You ask Alexa to play a song, Siri for the weather or the Google Assistant to make a call. But what happens when your toddler asks a voice-activated device a question?
Your daughter pauses, stammers, mispronounces a few words. She’s a beginner, after all.
In return: Silence. Or the familiar, default robot apology.
For such popular household technology, that’s a missed opportunity to reach every member of the family, a new University of Washington study finds. Children communicate with technology differently than adults do, and a more responsive device — one that repeats or prompts the user, for example — could be more useful to more people.
“There has to be more than ‘I’m sorry, I didn’t quite get that,'” said co-author Alexis Hiniker, an assistant professor at the UW Information School. “Voice interfaces now are designed in a cut-and-dried way that needs more nuance. Adults don’t talk to children and assume there will be perfect communication. That’s relevant here.”
The study is published in the proceedings of the 17th Interaction Design and Children Conference, held in June in Trondheim, Norway.
Nearly 40 million U.S. homes have a voice-activated assistant like an Amazon Echo or Google Home, and it’s estimated that by 2022, more than half of U.S. households will own one. While some interfaces have features specifically aimed at younger users, research has shown that these devices generally rely on the clear, precise English of adult users — and specific ones, at that. People for whom English is not their first language, or even those who have a regional accent — say, a Southern accent — tend to hit snags with smart speakers, according to a recent Washington Post analysis.
The UW study shows how children will persist in the face of a communication breakdown, treating a device as a conversation partner and in effect, showing developers how to design technologies that are more responsive to families.
“They’re being billed as whole-home assistants, providing a centralized, shared, collaborative experience,” Hiniker said. “Developers should be thinking about the whole family as a design target.”
In this study, the team recorded 14 children, ages 3 to 5 (and, indirectly, their parents), as they played a Sesame Workshop game, “Cookie Monster’s Challenge,” on a lab-issued tablet. As designed, the game features a cartoon duck waddling across the screen at random intervals; the child is asked to “say ‘quack’ like a duck!” each time he or she sees the duck, and the duck is supposed to quack back.

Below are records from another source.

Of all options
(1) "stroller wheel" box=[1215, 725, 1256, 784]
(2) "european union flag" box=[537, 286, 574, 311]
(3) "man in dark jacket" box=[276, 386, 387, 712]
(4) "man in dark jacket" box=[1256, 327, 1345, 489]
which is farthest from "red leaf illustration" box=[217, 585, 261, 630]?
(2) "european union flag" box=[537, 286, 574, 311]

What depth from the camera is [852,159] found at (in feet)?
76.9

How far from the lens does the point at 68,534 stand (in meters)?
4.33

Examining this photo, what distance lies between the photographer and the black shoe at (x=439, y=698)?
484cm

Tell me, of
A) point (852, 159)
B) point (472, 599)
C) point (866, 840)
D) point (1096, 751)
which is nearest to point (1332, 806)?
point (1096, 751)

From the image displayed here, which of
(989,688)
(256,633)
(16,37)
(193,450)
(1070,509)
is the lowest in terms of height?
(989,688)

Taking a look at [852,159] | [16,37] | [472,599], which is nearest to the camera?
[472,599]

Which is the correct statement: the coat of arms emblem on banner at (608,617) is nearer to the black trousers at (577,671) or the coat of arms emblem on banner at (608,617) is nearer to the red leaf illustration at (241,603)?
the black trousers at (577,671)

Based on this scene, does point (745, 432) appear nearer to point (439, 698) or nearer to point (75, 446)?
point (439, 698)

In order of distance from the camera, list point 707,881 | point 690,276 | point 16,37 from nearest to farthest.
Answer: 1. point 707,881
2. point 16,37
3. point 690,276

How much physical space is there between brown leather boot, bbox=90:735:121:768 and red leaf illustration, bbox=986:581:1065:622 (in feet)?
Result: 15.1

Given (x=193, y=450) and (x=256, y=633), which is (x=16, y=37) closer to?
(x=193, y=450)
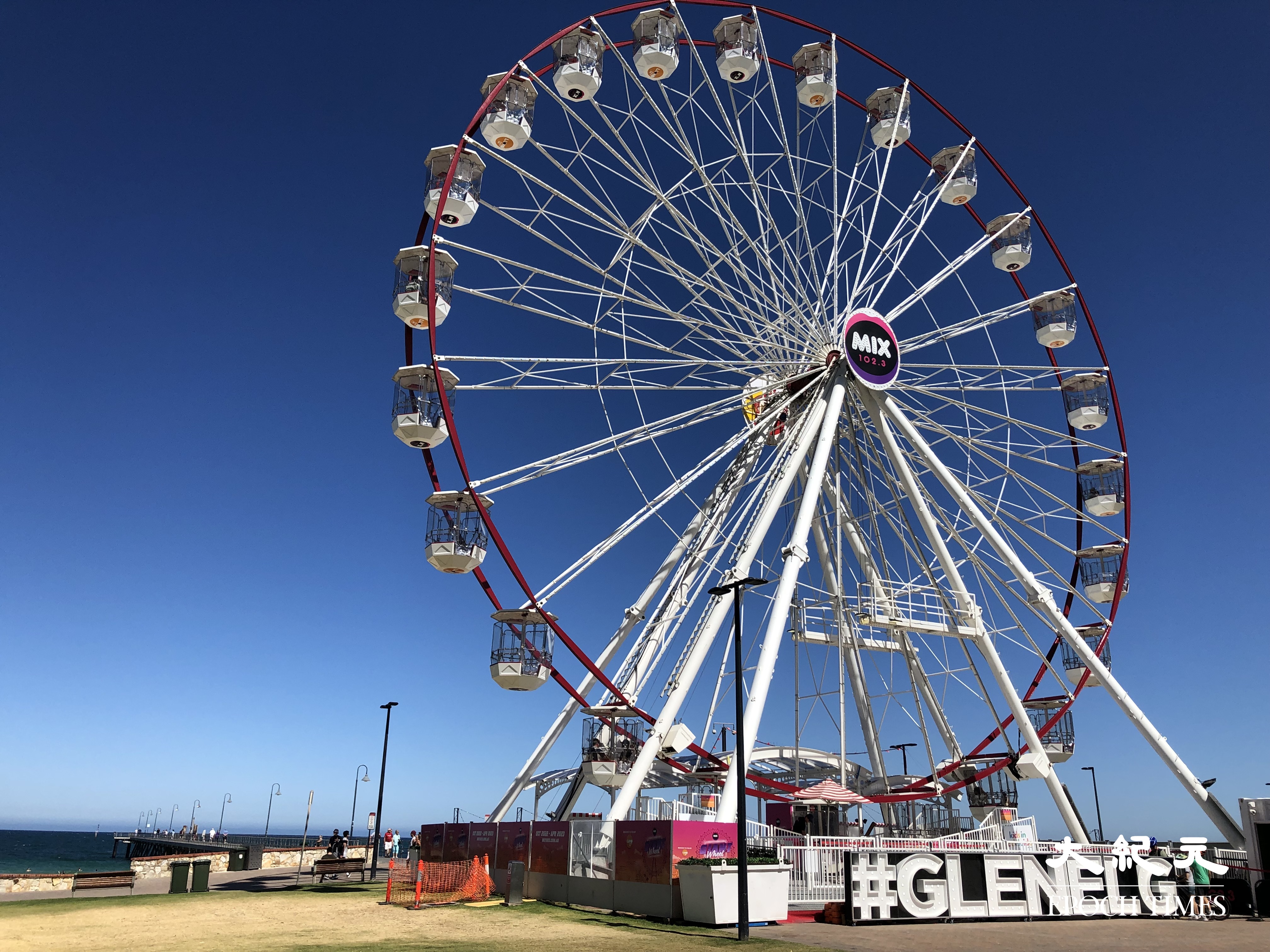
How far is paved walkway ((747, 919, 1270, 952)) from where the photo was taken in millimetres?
13109

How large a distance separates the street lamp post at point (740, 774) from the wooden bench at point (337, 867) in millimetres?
14496

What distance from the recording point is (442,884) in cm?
1992

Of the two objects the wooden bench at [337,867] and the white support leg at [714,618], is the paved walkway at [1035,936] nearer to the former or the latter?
the white support leg at [714,618]

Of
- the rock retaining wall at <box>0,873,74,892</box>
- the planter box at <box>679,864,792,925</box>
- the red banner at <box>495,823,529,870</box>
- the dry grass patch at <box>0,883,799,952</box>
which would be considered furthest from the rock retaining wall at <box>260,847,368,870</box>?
the planter box at <box>679,864,792,925</box>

Only in this study, the duck has lost its quack.
That scenario was something of an accident, Hiniker said. The team, with funding from Sesame Workshop, was originally evaluating how various tablet games affect children’s executive function skills. But when they configured the tablet to record the children’s responses, researchers later learned their data-collection tool shut off the device’s ability to “hear” the child.
What the team had instead was more than 100 recordings of children trying to get the duck to quack — in effect, attempting to repair a lapse in conversation — and their parents’ efforts to help. And a study of how children communicate with nonresponsive voice technology was born.
Researchers grouped children’s communication strategies into three categories: repetition, increased volume and variation. Repetition — in this case, continuing to say “quack,” repeatedly or after pausing — was the most common approach, used 79 percent of the time. Less common among participants was speaking loudly — shouting “quack!” at the duck, for instance — and varying their response, through their pitch, tone or use of the word. (Like trying an extended “quaaaaaack!” to no avail.)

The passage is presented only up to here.